And no, I haven’t included scores. That was never the point.
Share and Enjoy
—
Quinn “The Eskimo!”
Apple Developer Relations, Developer Technical Support, Core OS/Hardware
let myEmail = "eskimo" + "1" + "@apple.com"
KWN & ESK’s Puzzle Page: Mutation Malarkey
See if you can solve this programming puzzle, presented in the form of a dialogue between Quinn (KWN) and Eskimo (ESK). The dialog gives clues to help you. Keep guessing until you’re done; your score is the number to the left of the clue that gave you the correct answer. Even if you never run into the particular problems being solved here, you’ll learn some valuable debugging techniques that will help you solve your own programming conundrums. And you’ll also learn interesting Macintosh trivia.
KWN I’m helping a developer with a really tricky bug.
ESK So, business as usual then. What’s happening?
KWN They have a preferences pane (.prefPane) that won’t load on 10.15. When you open it in System Preferences, you get this alert:
Code Block Preferences Error Could not load MyPrefsPane preference pane. [[OK]]
ESK Dude, that’s so not OK!
KWN Yeah, but we’re supposed to debug this, not make snarky comments.
ESK Right, focus!
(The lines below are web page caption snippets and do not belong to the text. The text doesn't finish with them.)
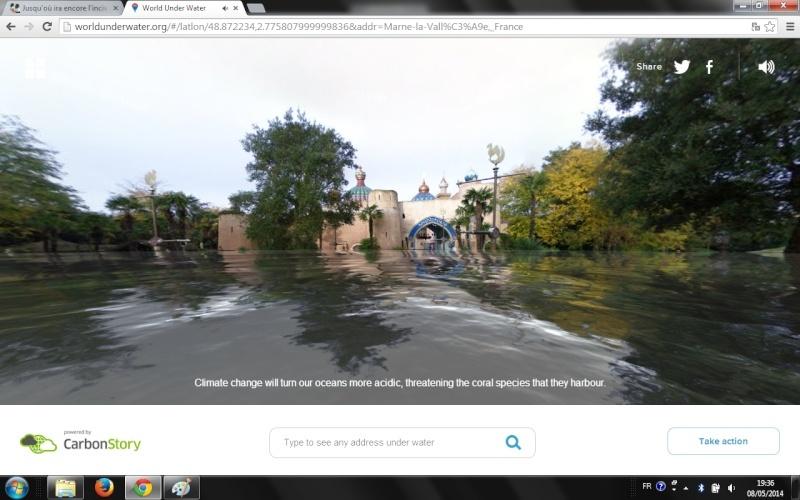 Photos Insolites des Parcs ou des Personnages - Page 20 Fb12
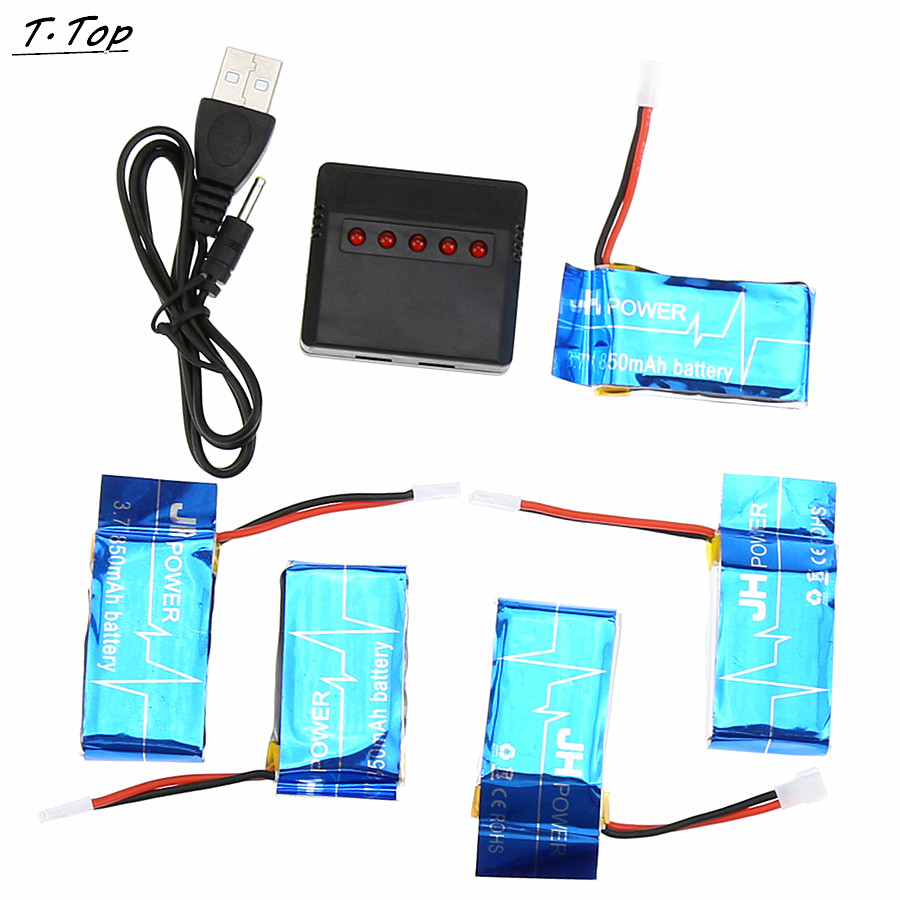 5x 3 7V 850mAh Battery 5 In1 Charger Set For Syma X5SW X5SC RC Drone Quadcopter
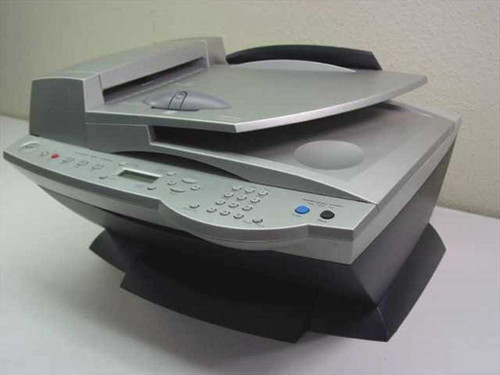 Dell Copy/Scan/Fax Printer - Parts Only 4408-0d1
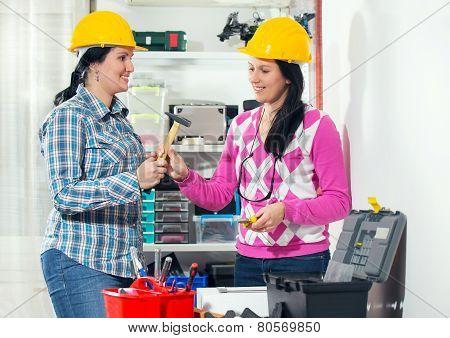 Craftswomen in the workshop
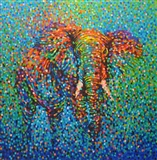 Polychromatic Elephant (framed work)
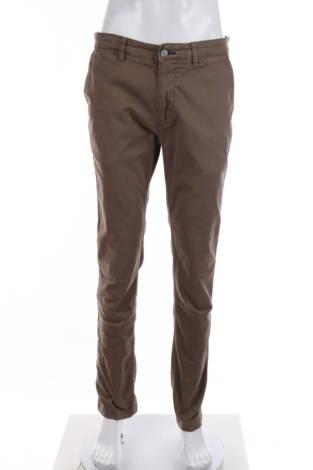 Панталон Nn.07
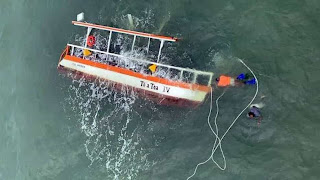 As turistas feridas, de identidades não informadas, foram encaminhadas à unidade de saúde do município. Segundo o Corpo de Bombeiros de Alagoas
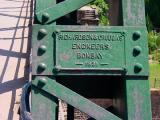 Domel bridge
So, what does the crash report say?
KWN There is no crash report.
ESK Tricky. What about the system log?
KWN That’s more helpful. On triggering the problem I see an entry like this:
Code Block type: default time: 2020-01-29 12:09:30.066173 +0000 process: legacyLoader subsystem: - category: <Unknown> message: Preference pane loadMainView exception:*** Collection <__NSDictionaryM: 0x60000176d1e0> was mutated while being enumerated.
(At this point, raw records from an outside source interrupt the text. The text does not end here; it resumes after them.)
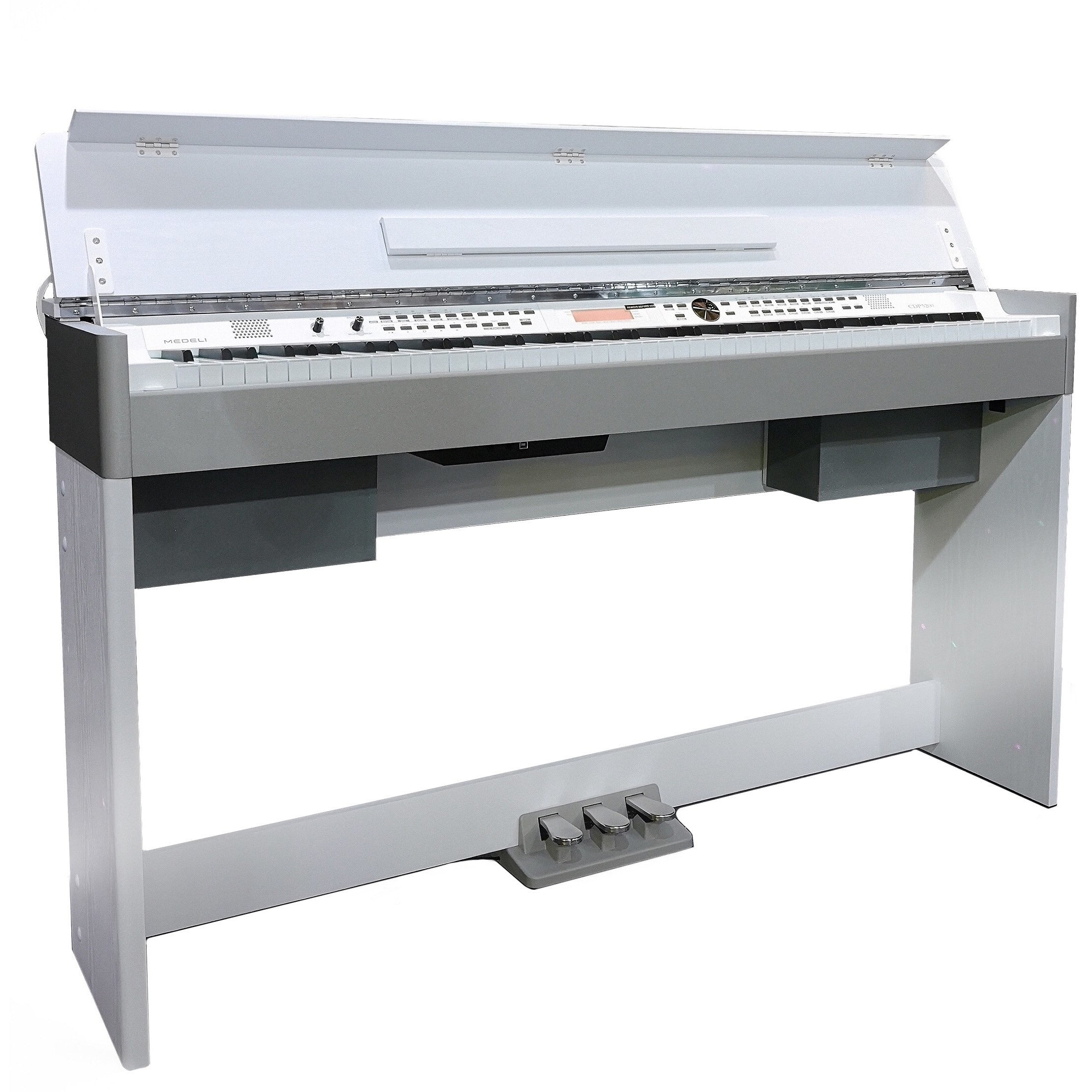 CDP5200 WH MEDELI CDP5200W STAGE PIANO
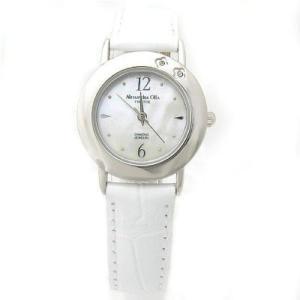 ALESSANDRA OLLA アレサンドラオーラ AO-6900-WH 「女性用腕時計 ダイヤ2石 AO-6900 WH レディース」|dentarou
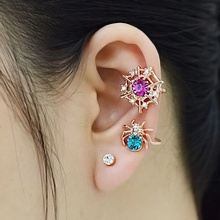 New Fashion Shiny Crystal Rock Punk Spider Ear Wrap Cuff Stud Clip On Earrings Jewelry For Women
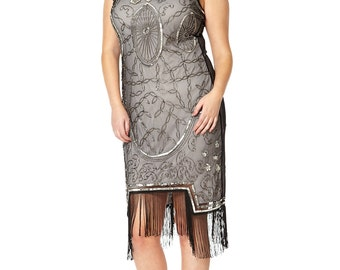 Best Great Gatsby Dresses Plus Size Photos - Mikejaninesmith.us ...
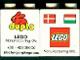 Part No: 31110pb042  Name: Duplo, Brick 2 x 2 x 2 with Lego Logo, Duplo Logo, Danish and Hungarian Flag Pattern-Lego Factory Hungary Promotional (Version without Postal Address)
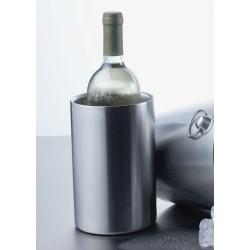 Seau à vin publicitaire Vino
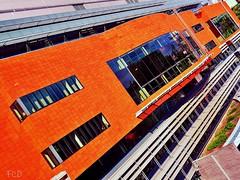 EU building - Brussels (FerRac) Tags: brussels european bruxelles social panasonic economic rue brussel cor committee offices premises regions committe belliard gm1 1232mm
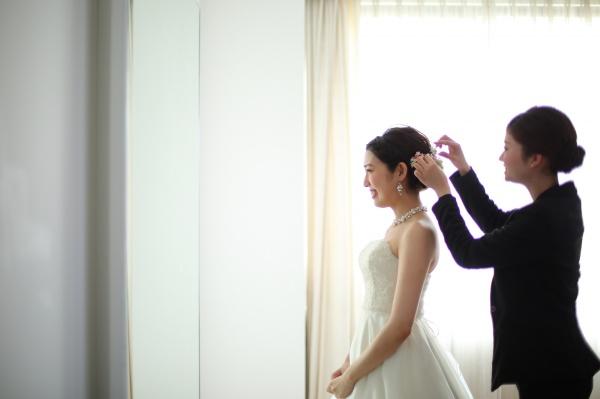 【美花嫁になるためにかかせないアイテム!】ブライダルインナーについて知ろう♪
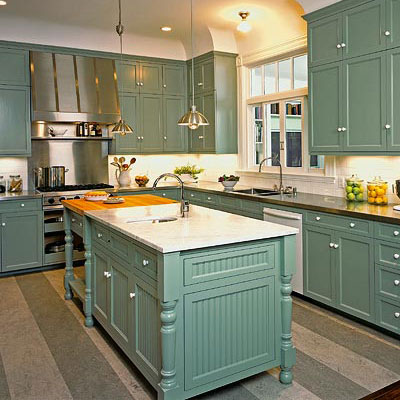 Kitchen Design Vintage Style vintage inspired kitchen. 20 modern kitchens with cool retro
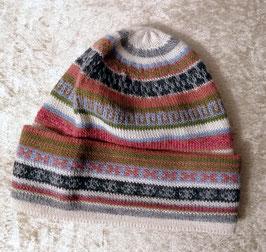Mütze RAYAS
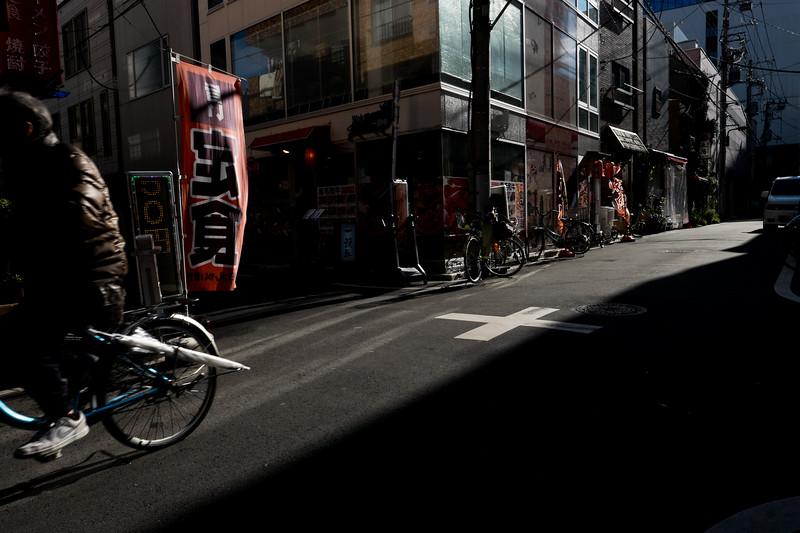 2019-12-21 Japan-504.jpg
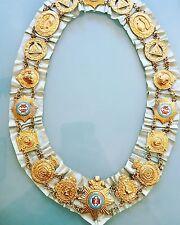 Vintage Masonic Regalia Grand Lodge Of England Chain Collar Charles Usher 1950s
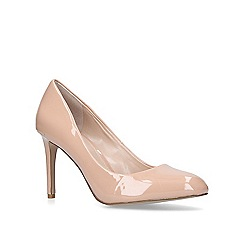 Carvela - Beige 'Aimee' mid heel court shoes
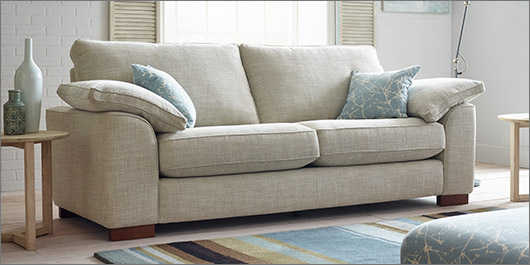 Blaise Sofa Collection
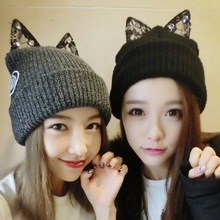 Fashion Lady Girls Winter Warm Knitting Wool Cat Ear Beanie Ski Hat Cap Outdoor diamond cap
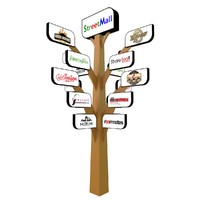 tree signboard 3d 3ds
ESK That looks like an unhandled language exception. Someone is enumerating a dictionary using NSFastEnumeration, and the dictionary was mutated during that process.
KWN Right. But why didn’t this trigger a crash report?
ESK Ah, I think I know that one. This is on the Mac, right? And this is about a pref pane, meaning it’s UI code, so the code is probably based on AppKit. AppKit has a default exception handler that catches all language exceptions raised by code run from its run loop. It logs the exception and then swallows it, allowing the app to continue running.
KWN Who thought that was a good idea!?!
ESK What were you telling me about snarky comments?
KWN Yeah, right, focus. So, the next step is to get a backtrace to see where this dictionary is being used. But this is a pref pane, so we can’t just run it from Xcode. We have to debug the system process that’s loading the pref pane. How can we do that?
ESK Well, the log entry says the message is coming from a process called legacyLoader. Try attaching to that with LLDB.
KWN That fails due to System Integrity Protection (SIP):
Code Block % lldb (lldb) process attach -n legacyLoader error: attach failed: cannot attach to process due to System Integrity Protection
ESK What happens if you apply the universal ‘try harder’ modifier, sudo?
KWN Same thing.
ESK OK, it looks like you’ll actually have to disable SIP. There’s instructions for that in the System Integrity Protection Guide. You’re on a ‘victim’ machine, right? Disabling SIP on a production machine is a bad idea.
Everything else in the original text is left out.